Dataset entries:
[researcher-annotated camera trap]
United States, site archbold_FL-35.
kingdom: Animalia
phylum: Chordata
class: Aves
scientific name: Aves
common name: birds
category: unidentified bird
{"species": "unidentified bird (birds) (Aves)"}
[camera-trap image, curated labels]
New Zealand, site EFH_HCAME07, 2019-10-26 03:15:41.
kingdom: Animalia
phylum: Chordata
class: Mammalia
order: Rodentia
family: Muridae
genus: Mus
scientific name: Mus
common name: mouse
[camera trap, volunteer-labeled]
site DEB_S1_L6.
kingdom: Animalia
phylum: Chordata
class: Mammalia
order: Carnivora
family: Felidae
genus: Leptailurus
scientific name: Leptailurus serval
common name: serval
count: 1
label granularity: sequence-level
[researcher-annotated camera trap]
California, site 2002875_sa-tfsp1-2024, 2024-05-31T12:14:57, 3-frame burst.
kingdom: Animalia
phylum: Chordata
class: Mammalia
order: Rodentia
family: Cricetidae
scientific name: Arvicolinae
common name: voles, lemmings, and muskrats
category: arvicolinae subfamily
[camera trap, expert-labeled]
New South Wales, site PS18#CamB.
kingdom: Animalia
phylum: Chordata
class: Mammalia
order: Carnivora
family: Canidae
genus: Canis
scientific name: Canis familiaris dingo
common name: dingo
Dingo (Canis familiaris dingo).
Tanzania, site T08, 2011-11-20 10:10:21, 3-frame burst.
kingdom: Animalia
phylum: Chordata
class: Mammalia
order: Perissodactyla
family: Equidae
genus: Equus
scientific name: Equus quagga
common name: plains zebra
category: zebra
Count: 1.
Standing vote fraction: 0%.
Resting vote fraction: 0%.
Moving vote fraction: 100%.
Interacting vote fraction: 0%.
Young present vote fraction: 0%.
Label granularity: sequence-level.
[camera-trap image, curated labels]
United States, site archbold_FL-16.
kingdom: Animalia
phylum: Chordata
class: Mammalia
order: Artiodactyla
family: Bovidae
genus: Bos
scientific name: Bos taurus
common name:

* **What the task requires**
Look above for the line containing "common name: mouse", then please write out that line and each one after it through the end, exactly, with nothing else.

* **Response area**
common name: mouse
[camera trap, volunteer-labeled]
site DEB_S1_L6.
kingdom: Animalia
phylum: Chordata
class: Mammalia
order: Carnivora
family: Felidae
genus: Leptailurus
scientific name: Leptailurus serval
common name: serval
count: 1
label granularity: sequence-level
[researcher-annotated camera trap]
California, site 2002875_sa-tfsp1-2024, 2024-05-31T12:14:57, 3-frame burst.
kingdom: Animalia
phylum: Chordata
class: Mammalia
order: Rodentia
family: Cricetidae
scientific name: Arvicolinae
common name: voles, lemmings, and muskrats
category: arvicolinae subfamily
[camera trap, expert-labeled]
New South Wales, site PS18#CamB.
kingdom: Animalia
phylum: Chordata
class: Mammalia
order: Carnivora
family: Canidae
genus: Canis
scientific name: Canis familiaris dingo
common name: dingo
Dingo (Canis familiaris dingo).
Tanzania, site T08, 2011-11-20 10:10:21, 3-frame burst.
kingdom: Animalia
phylum: Chordata
class: Mammalia
order: Perissodactyla
family: Equidae
genus: Equus
scientific name: Equus quagga
common name: plains zebra
category: zebra
Count: 1.
Standing vote fraction: 0%.
Resting vote fraction: 0%.
Moving vote fraction: 100%.
Interacting vote fraction: 0%.
Young present vote fraction: 0%.
Label granularity: sequence-level.
[camera-trap image, curated labels]
United States, site archbold_FL-16.
kingdom: Animalia
phylum: Chordata
class: Mammalia
order: Artiodactyla
family: Bovidae
genus: Bos
scientific name: Bos taurus
common name:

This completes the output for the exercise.